[COSA FARE] Puoi estrarre dalle voci ogni riga che contiene la stringa "instances"?

(Voci memorizzate da una raccolta)
++++++++++
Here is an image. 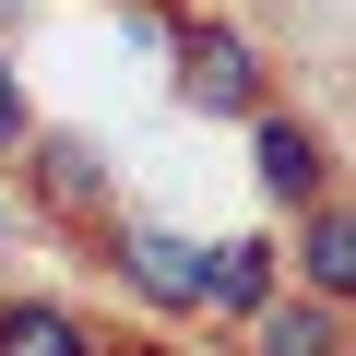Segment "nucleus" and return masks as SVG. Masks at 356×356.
I'll use <instances>...</instances> for the list:
<instances>
[{"label": "nucleus", "instance_id": "nucleus-4", "mask_svg": "<svg viewBox=\"0 0 356 356\" xmlns=\"http://www.w3.org/2000/svg\"><path fill=\"white\" fill-rule=\"evenodd\" d=\"M238 131H250V178H261V202H273V214H309V202L332 191V143H321V119L261 107V119H238Z\"/></svg>", "mask_w": 356, "mask_h": 356}, {"label": "nucleus", "instance_id": "nucleus-1", "mask_svg": "<svg viewBox=\"0 0 356 356\" xmlns=\"http://www.w3.org/2000/svg\"><path fill=\"white\" fill-rule=\"evenodd\" d=\"M166 83L191 95V119H261V107H273V60H261V36L226 24V13H178Z\"/></svg>", "mask_w": 356, "mask_h": 356}, {"label": "nucleus", "instance_id": "nucleus-3", "mask_svg": "<svg viewBox=\"0 0 356 356\" xmlns=\"http://www.w3.org/2000/svg\"><path fill=\"white\" fill-rule=\"evenodd\" d=\"M119 285L154 309V321H202V238H178V226H143V214H107L95 226Z\"/></svg>", "mask_w": 356, "mask_h": 356}, {"label": "nucleus", "instance_id": "nucleus-2", "mask_svg": "<svg viewBox=\"0 0 356 356\" xmlns=\"http://www.w3.org/2000/svg\"><path fill=\"white\" fill-rule=\"evenodd\" d=\"M13 166H24L36 214H48V226H72V238H95V226L119 214V166H107V143H95V131H48V119H36Z\"/></svg>", "mask_w": 356, "mask_h": 356}, {"label": "nucleus", "instance_id": "nucleus-9", "mask_svg": "<svg viewBox=\"0 0 356 356\" xmlns=\"http://www.w3.org/2000/svg\"><path fill=\"white\" fill-rule=\"evenodd\" d=\"M24 131H36V95H24V72H13V48H0V166L24 154Z\"/></svg>", "mask_w": 356, "mask_h": 356}, {"label": "nucleus", "instance_id": "nucleus-10", "mask_svg": "<svg viewBox=\"0 0 356 356\" xmlns=\"http://www.w3.org/2000/svg\"><path fill=\"white\" fill-rule=\"evenodd\" d=\"M95 356H166V344H95Z\"/></svg>", "mask_w": 356, "mask_h": 356}, {"label": "nucleus", "instance_id": "nucleus-8", "mask_svg": "<svg viewBox=\"0 0 356 356\" xmlns=\"http://www.w3.org/2000/svg\"><path fill=\"white\" fill-rule=\"evenodd\" d=\"M107 332L72 297H0V356H95Z\"/></svg>", "mask_w": 356, "mask_h": 356}, {"label": "nucleus", "instance_id": "nucleus-11", "mask_svg": "<svg viewBox=\"0 0 356 356\" xmlns=\"http://www.w3.org/2000/svg\"><path fill=\"white\" fill-rule=\"evenodd\" d=\"M0 238H13V214H0Z\"/></svg>", "mask_w": 356, "mask_h": 356}, {"label": "nucleus", "instance_id": "nucleus-6", "mask_svg": "<svg viewBox=\"0 0 356 356\" xmlns=\"http://www.w3.org/2000/svg\"><path fill=\"white\" fill-rule=\"evenodd\" d=\"M285 285V250L250 226V238H202V321H250L261 297Z\"/></svg>", "mask_w": 356, "mask_h": 356}, {"label": "nucleus", "instance_id": "nucleus-5", "mask_svg": "<svg viewBox=\"0 0 356 356\" xmlns=\"http://www.w3.org/2000/svg\"><path fill=\"white\" fill-rule=\"evenodd\" d=\"M285 285L297 297H356V214H344V191H321L309 214H297V250H285Z\"/></svg>", "mask_w": 356, "mask_h": 356}, {"label": "nucleus", "instance_id": "nucleus-7", "mask_svg": "<svg viewBox=\"0 0 356 356\" xmlns=\"http://www.w3.org/2000/svg\"><path fill=\"white\" fill-rule=\"evenodd\" d=\"M238 356H344V309H332V297L273 285V297L238 321Z\"/></svg>", "mask_w": 356, "mask_h": 356}]
</instances>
++++++++++
[RISULTATO]
I'll use <instances>...</instances> for the list:
<instances>
</instances>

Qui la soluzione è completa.